VERSION="39 (Workstation Edition)"
ID=fedora
VERSION_ID=39
VERSION_CODENAME=""
PLATFORM_ID="platform:f39"
$ uname -r
6.6.6-200.fc39.x86_64
$ gcc --version
gcc (GCC) 13.2.1 20231205 (Red Hat 13.2.1-6)
Copyright (C) 2023 Free Software Foundation, Inc.
This is free software; see the source for copying conditions.  There is NO
warranty; not even for MERCHANTABILITY or FITNESS FOR A PARTICULAR PURPOSE.

My system uses boltd which is a thunderbolt daemon that is used to managing Thunderbolt 3 connections. This will be used when we connect the eGPU to the laptop using a thunderbolt cable. Thunderbolt 3 is a high-speed I/O interface that can handle data, video, and power over a single cable and is commonly used for eGPUs, high-speed storage devices, and docking stations.

we can use boltctl to list the connected devices:

$ boltctl list
 ● Sonnet Technologies, Inc. eGPU Breakaway Box 750ex
   ├─ type:          peripheral
   ├─ name:          eGPU Breakaway Box 750ex
   ├─ vendor:        Sonnet Technologies, Inc.
   ├─ uuid:          000b89c5-f4f8-0800-ffff-ffffffffffff
   ├─ generation:    Thunderbolt 3
   ├─ status:        authorized
   │  ├─ domain:     c4010000-0082-8c1e-03f2-989224843903
   │  ├─ rx speed:   40 Gb/s = 2 lanes * 20 Gb/s
   │  ├─ tx speed:   40 Gb/s = 2 lanes * 20 Gb/s
   │  └─ authflags:  none
   ├─ authorized:    Mon 08 Jan 2024 06:57:55 AM UTC
   ├─ connected:     Mon 08 Jan 2024 06:57:54 AM UTC
   └─ stored:        Sat 06 Jan 2024 10:22:24 AM UTC
      ├─ policy:     auto
      └─ key:        no

Installation

The installation process was pretty straight forward.

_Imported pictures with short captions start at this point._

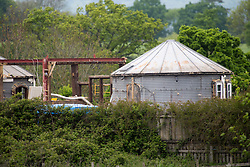 © Licensed to London News Pictures. 03/06/2016. Honeycrock Lane, Redhill, Surrey, UK. After 10 years farmer Rob Fidler has lost his battle to keep his farm house and has had to demolish it due to him not getting planning permission to build it.  Photo credit: Presspics/LNP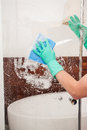 Cleaning a shower glass man wearing gloves with rag Royalty Free Stock Photography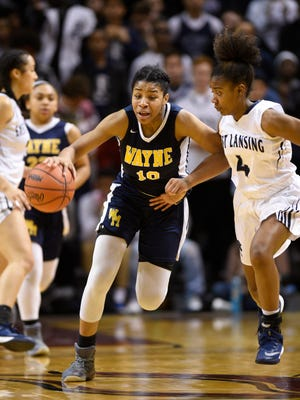 Wayne Memorial senior guard Jeanae Terry (with ball) has signed with Illinois and is ranked one of the top girls basketball players in the state.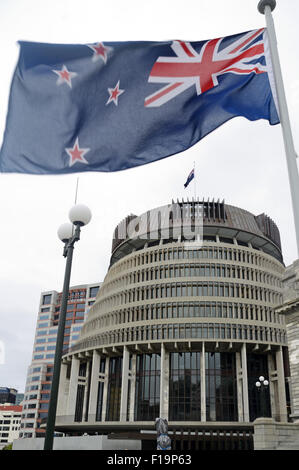 The New Zealand flag flies high over Parliament House at Wellington, New Zealand - Stock Photo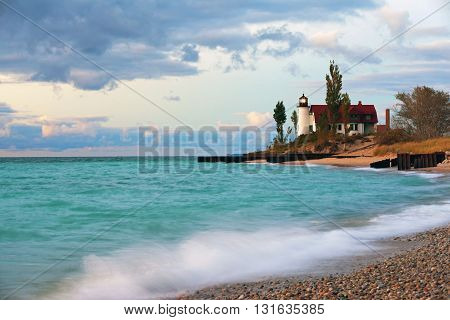 Point Betsie Lighthouse flashes over a stormy beach near Frankfort Michigan. A wave crashes to shore and a late day sky create a dramatic scene around this popular Michigan lighthouse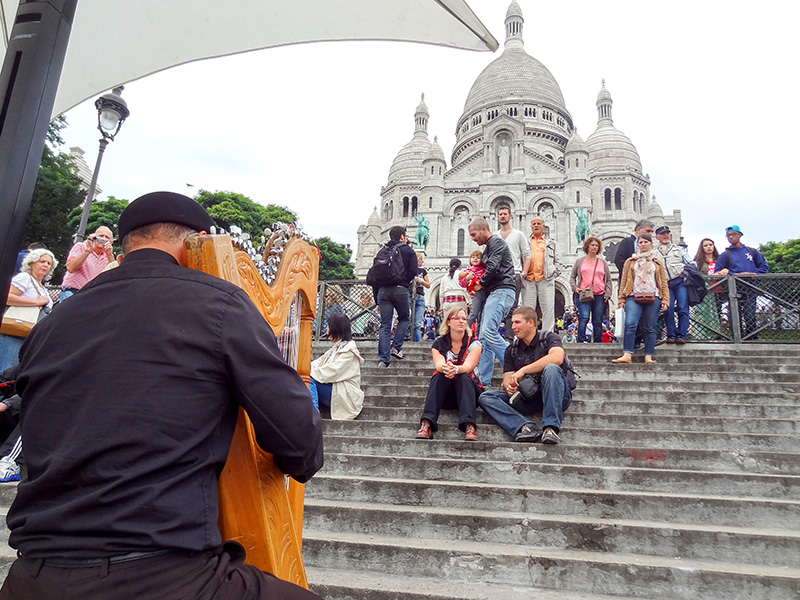 a harpist in front of Sacre-Coeur, one of the top 10 places in Paris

The enclosure came as a single slot but there were two power cables and I was not sure at first which one to use but they looked pretty simliar so I just picked one and it worked. I had to push down the cables inside the enclosure to be able to fit the card in.

Installing and configurating CUDA

$ lspci |grep -E "VGA|3D"
00:02.0 VGA compatible controller: Intel Corporation CometLake-H GT2 [UHD Graphics] (rev 05)
09:00.0 VGA compatible controller: NVIDIA Corporation AD104 [GeForce RTX 4070] (rev a1)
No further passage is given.